По утрам она могла одновременно говорить по телефону и диктовать уходящему мужу список покупок куда-то в пролет лестницы. Это было неспроста: Михаил Аронович Бляхер был чудовищно рассеян. На заседание кооператива он прибегал в двух шарфах: один был намотан на шею, другой торчал из рукава.
Кроме того, Бляхер-старший очень любил общаться, но не очень это умел. Встречая соседа, он обязательно делился своими тревогами. А тревожился Михаил Аронович почти постоянно: новости по телевизору, кассирша-грубиянка, аномально теплая зима — все это он стремился обсудить. Разговор, точнее, монолог, занимал минут двадцать. Избежать или ускорить его было невозможно — Михаил Аронович придерживал собеседника за пуговицу на рукаве или за лямку рюкзака и, не поднимая глаз, погружался в размышление.
Случалось, что Бляхер-старший спешил на автобус и прошмыгивал мимо, не здороваясь и, скорее всего, даже не замечая соседей.
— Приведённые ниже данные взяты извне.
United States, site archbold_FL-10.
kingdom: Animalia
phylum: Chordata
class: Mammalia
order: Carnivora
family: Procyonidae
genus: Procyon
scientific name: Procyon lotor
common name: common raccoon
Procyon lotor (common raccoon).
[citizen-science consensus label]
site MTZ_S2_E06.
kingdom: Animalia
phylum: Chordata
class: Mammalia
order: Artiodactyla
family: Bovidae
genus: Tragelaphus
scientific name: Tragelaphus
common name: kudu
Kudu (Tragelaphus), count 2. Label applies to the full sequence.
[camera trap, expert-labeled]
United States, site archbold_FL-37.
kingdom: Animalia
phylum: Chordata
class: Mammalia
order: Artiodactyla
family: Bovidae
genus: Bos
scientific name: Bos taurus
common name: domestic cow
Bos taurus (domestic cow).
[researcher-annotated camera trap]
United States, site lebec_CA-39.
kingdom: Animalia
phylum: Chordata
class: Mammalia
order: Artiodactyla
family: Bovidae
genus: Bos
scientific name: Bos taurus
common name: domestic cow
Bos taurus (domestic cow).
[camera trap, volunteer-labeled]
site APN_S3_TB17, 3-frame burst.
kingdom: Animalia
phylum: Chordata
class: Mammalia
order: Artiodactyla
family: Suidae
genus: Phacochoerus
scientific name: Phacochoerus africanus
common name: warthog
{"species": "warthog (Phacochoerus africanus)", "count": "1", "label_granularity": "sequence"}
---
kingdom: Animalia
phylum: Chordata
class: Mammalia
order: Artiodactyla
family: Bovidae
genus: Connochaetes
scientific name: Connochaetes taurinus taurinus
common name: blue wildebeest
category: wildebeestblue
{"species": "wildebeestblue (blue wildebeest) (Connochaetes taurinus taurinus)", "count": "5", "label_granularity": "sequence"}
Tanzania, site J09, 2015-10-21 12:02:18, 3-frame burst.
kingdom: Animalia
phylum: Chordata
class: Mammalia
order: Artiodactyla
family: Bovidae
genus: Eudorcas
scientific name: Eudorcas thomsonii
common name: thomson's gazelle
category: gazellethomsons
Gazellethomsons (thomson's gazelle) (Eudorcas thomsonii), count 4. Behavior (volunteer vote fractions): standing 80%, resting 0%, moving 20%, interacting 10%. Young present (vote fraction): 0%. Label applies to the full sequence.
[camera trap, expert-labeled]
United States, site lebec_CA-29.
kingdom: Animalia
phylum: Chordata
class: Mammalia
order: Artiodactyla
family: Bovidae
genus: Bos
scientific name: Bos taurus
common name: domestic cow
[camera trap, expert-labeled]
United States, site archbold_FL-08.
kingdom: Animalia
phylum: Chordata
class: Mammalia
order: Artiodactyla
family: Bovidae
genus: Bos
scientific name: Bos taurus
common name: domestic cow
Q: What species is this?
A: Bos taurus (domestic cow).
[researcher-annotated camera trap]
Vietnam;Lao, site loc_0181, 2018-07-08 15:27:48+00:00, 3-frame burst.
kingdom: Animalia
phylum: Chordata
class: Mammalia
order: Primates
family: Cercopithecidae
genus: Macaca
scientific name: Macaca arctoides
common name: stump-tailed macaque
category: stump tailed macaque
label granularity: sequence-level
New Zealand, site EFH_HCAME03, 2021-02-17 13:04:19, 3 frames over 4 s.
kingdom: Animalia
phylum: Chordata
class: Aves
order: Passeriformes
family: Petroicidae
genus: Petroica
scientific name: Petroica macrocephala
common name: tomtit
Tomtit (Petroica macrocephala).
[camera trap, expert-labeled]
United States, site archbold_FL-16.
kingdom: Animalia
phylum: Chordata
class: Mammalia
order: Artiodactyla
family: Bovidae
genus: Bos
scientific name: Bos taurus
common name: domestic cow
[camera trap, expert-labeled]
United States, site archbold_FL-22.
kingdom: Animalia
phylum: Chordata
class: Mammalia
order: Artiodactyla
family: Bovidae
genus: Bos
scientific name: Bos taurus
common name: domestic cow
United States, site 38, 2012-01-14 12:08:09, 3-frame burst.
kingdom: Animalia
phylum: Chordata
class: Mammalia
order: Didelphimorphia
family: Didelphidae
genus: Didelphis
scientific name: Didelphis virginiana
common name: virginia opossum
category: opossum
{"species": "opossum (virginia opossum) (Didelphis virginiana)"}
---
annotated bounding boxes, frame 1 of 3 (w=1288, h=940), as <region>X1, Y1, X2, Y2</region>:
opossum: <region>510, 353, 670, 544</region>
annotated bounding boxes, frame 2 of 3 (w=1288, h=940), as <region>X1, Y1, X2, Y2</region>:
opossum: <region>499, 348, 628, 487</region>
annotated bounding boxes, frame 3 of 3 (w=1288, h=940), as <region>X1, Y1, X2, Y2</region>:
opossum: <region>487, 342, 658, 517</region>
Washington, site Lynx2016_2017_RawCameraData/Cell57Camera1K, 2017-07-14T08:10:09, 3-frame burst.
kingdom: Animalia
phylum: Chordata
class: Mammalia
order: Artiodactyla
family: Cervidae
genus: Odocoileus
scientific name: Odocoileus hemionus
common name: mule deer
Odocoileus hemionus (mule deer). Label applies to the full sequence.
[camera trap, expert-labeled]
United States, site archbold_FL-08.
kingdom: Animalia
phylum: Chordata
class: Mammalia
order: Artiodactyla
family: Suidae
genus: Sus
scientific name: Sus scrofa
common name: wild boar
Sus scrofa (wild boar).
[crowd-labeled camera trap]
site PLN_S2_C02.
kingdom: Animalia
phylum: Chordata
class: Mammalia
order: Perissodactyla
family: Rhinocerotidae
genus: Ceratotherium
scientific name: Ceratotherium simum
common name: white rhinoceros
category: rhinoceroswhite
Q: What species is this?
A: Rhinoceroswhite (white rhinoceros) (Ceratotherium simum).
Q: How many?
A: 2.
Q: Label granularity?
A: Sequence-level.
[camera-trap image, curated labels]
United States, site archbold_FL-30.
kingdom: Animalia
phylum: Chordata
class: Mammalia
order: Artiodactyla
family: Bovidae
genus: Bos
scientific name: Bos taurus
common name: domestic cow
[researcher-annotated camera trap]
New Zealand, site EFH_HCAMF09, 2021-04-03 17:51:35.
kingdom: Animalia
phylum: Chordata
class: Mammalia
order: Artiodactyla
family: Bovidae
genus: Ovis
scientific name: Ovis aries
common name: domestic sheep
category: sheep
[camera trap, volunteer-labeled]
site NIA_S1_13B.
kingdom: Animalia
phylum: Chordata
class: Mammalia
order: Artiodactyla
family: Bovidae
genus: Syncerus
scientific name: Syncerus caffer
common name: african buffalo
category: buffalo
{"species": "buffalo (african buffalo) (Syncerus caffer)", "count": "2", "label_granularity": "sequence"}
Никто не обижался. Напротив, жители третьего подъезда по-соседски заносили то потерянные очки, то оброненные перчатки. Все знали, что Бляхеры не запирают дверь, поэтому находки оставляли в прихожей, где иногда их встречал сам Михаил Аронович и рассказывал последние тревожные новости.
И все же самым любопытным членом семьи был их сын — Алик Бляхер.
Алика в доме знали все, но никто не мог сказать, сколько ему лет и где он учится. Найти его можно было либо во дворе, либо в маленькой комнате в глубине родительской квартиры. В центре комнаты на паркете стоял раскладной туристический стол, покрытый газетой. На нем высилась пыльная кучка винтиков, два мутных объектива, десятки черных цилиндров для пленки и сама пленка, которая рыжими кудрями свисала с зеленого стола. Швейными булавками к обоям были пришпилены фотографии разнообразных закатов и собак, еще был мутный куст сирени и черно-белый портрет бывшей одноклассницы. На полу стопками лежали напечатанные снимки, а также учебники по фотографии и оптике. Летом стол затягивало пушистой пылью, как и все в комнате Алика. Сюда он возвращался только поспать, о чем говорила дорожка от двери до тахты, протоптанная между книгами. Берта никогда не заходила в эту комнату. Она, как и положено, обожала сына, но это выражалось не в чрезмерной опеке, а в уважении. Когда Алик, нагулявшись, возвращался утром домой, она делала радио потише и шла к соседке. «Ребенок спит», — поясняла она в дверях шепотом. Берта никогда не ругала сына, хотя жалобы на Алика поступали регулярно.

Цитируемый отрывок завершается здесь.